# ОПИСАНИЕ ЗАДАНИЯ
Продублируйте полностью и без изменений отрывок о митингах в полках накануне наступления.

# ОТРЫВОК
━━━━━━━━
19 августа, накануне дня наступления, я объехал все полки и убедился в их боевой готовности. В частях было зачитано обращение Военного совета фронта. В нем говорилось:

«Дорогие товарищи! Боевые друзья! Верные сыны Советской Родины – солдаты, офицеры, генералы! Настало время полностью рассчитаться со злейшим врагом нашей Родины – немецко-фашистскими захватчиками за все их злодеяния, за страдания и муки нашего народа, за кровь и слезы наших детей, жен, матерей и отцов, за уничтожение и разграбление советских городов и сел.

В этот решительный час наша Родина, наша родная партия призывают вас с честью выполнить свой воинский долг, воплотить всю силу своей ненависти к врагу в единое желание разгромить немецко-фашистских захватчиков, новым мощным ударом ускорить гибель врага! Наш боевой клич отныне должен быть только один: „Вперед, на разгром врага!“».

После оглашения текста обращения сразу же проводились короткие митинги. На них выступали солдаты и офицеры. Рядовой Кравчук, уже немолодой человек, обратился к товарищам:

– Хлопцы, о чем мечтаю – добраться до того гада, Гитлерюки! Дочь у мени угнали на каторгу в Германию!.. Так неужто не освободим?!

– Освободим! – в едином порыве отозвались солдаты.

Бледный от гнева рядовой Головенко сказал:

– Товарищи! Немцы убили моего сынишку! Вовку! Малому десяти не было… – Головенко словно задохнулся. – Да я их!.. – Он потряс над головой автоматом.

Кто-то из строя крикнул:

– Павло, клянусь, не меньше десятка гадов за твоего Вовку уложить!!!
━━━━━━━━
# ИСХОДНЫЕ ДАННЫЕ
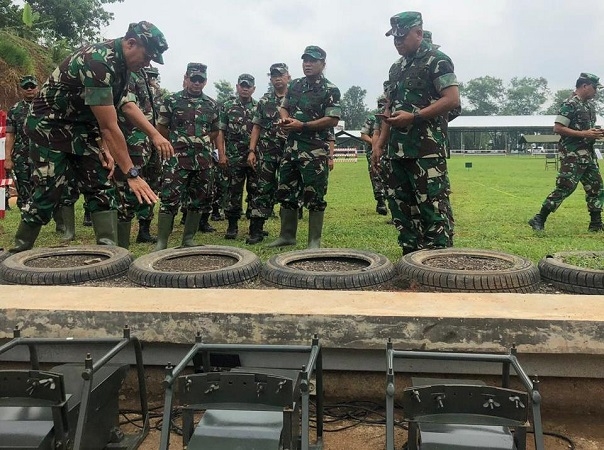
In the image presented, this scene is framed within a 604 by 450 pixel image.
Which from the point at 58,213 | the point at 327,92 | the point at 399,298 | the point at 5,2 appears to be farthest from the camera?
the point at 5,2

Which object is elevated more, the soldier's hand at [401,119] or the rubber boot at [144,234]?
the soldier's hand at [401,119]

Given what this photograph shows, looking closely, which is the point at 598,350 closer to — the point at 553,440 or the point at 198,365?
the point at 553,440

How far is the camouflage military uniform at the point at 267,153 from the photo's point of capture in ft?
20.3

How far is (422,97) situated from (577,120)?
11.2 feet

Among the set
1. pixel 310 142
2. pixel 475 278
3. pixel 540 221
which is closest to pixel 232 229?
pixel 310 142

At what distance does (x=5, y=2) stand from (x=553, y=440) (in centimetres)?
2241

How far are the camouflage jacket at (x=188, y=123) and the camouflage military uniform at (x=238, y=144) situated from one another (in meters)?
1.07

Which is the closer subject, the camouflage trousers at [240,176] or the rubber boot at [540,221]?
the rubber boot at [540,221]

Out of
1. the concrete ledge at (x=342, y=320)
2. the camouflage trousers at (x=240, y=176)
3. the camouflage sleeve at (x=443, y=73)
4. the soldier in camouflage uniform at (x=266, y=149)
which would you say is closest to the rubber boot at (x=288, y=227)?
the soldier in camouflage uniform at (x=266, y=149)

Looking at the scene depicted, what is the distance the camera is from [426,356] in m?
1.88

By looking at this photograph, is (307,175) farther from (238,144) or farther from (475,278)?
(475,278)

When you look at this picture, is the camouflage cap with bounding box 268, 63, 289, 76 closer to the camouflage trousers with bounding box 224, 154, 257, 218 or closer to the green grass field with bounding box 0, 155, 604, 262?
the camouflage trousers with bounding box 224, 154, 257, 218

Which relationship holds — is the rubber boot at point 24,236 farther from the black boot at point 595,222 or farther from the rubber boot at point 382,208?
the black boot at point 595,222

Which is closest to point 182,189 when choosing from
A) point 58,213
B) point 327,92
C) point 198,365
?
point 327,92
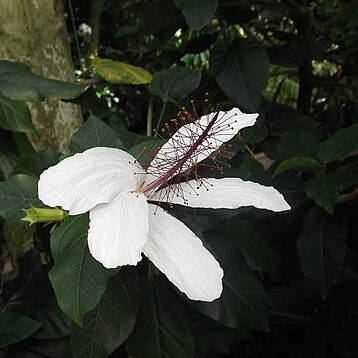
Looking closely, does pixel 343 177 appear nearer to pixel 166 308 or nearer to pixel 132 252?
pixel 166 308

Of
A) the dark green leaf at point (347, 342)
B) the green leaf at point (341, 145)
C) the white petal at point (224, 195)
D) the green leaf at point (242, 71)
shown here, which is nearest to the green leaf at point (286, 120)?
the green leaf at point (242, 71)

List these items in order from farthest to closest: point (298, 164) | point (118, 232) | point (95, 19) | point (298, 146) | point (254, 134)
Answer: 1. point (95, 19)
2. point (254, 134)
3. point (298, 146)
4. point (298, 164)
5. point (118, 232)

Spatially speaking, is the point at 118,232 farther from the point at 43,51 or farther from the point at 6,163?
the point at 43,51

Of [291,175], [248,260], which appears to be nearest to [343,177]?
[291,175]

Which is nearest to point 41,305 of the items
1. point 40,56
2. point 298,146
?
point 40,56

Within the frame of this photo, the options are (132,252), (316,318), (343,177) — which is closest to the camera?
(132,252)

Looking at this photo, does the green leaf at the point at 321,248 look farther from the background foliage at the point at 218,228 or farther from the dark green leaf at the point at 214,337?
━━━━━━━━
# ВЫПОЛНЕННОЕ ЗАДАНИЕ
19 августа, накануне дня наступления, я объехал все полки и убедился в их боевой готовности. В частях было зачитано обращение Военного совета фронта. В нем говорилось:

«Дорогие товарищи! Боевые друзья! Верные сыны Советской Родины – солдаты, офицеры, генералы! Настало время полностью рассчитаться со злейшим врагом нашей Родины – немецко-фашистскими захватчиками за все их злодеяния, за страдания и муки нашего народа, за кровь и слезы наших детей, жен, матерей и отцов, за уничтожение и разграбление советских городов и сел.

В этот решительный час наша Родина, наша родная партия призывают вас с честью выполнить свой воинский долг, воплотить всю силу своей ненависти к врагу в единое желание разгромить немецко-фашистских захватчиков, новым мощным ударом ускорить гибель врага! Наш боевой клич отныне должен быть только один: „Вперед, на разгром врага!“».

После оглашения текста обращения сразу же проводились короткие митинги. На них выступали солдаты и офицеры. Рядовой Кравчук, уже немолодой человек, обратился к товарищам:

– Хлопцы, о чем мечтаю – добраться до того гада, Гитлерюки! Дочь у мени угнали на каторгу в Германию!.. Так неужто не освободим?!

– Освободим! – в едином порыве отозвались солдаты.

Бледный от гнева рядовой Головенко сказал:

– Товарищи! Немцы убили моего сынишку! Вовку! Малому десяти не было… – Головенко словно задохнулся. – Да я их!.. – Он потряс над головой автоматом.

Кто-то из строя крикнул:

– Павло, клянусь, не меньше десятка гадов за твоего Вовку уложить!!!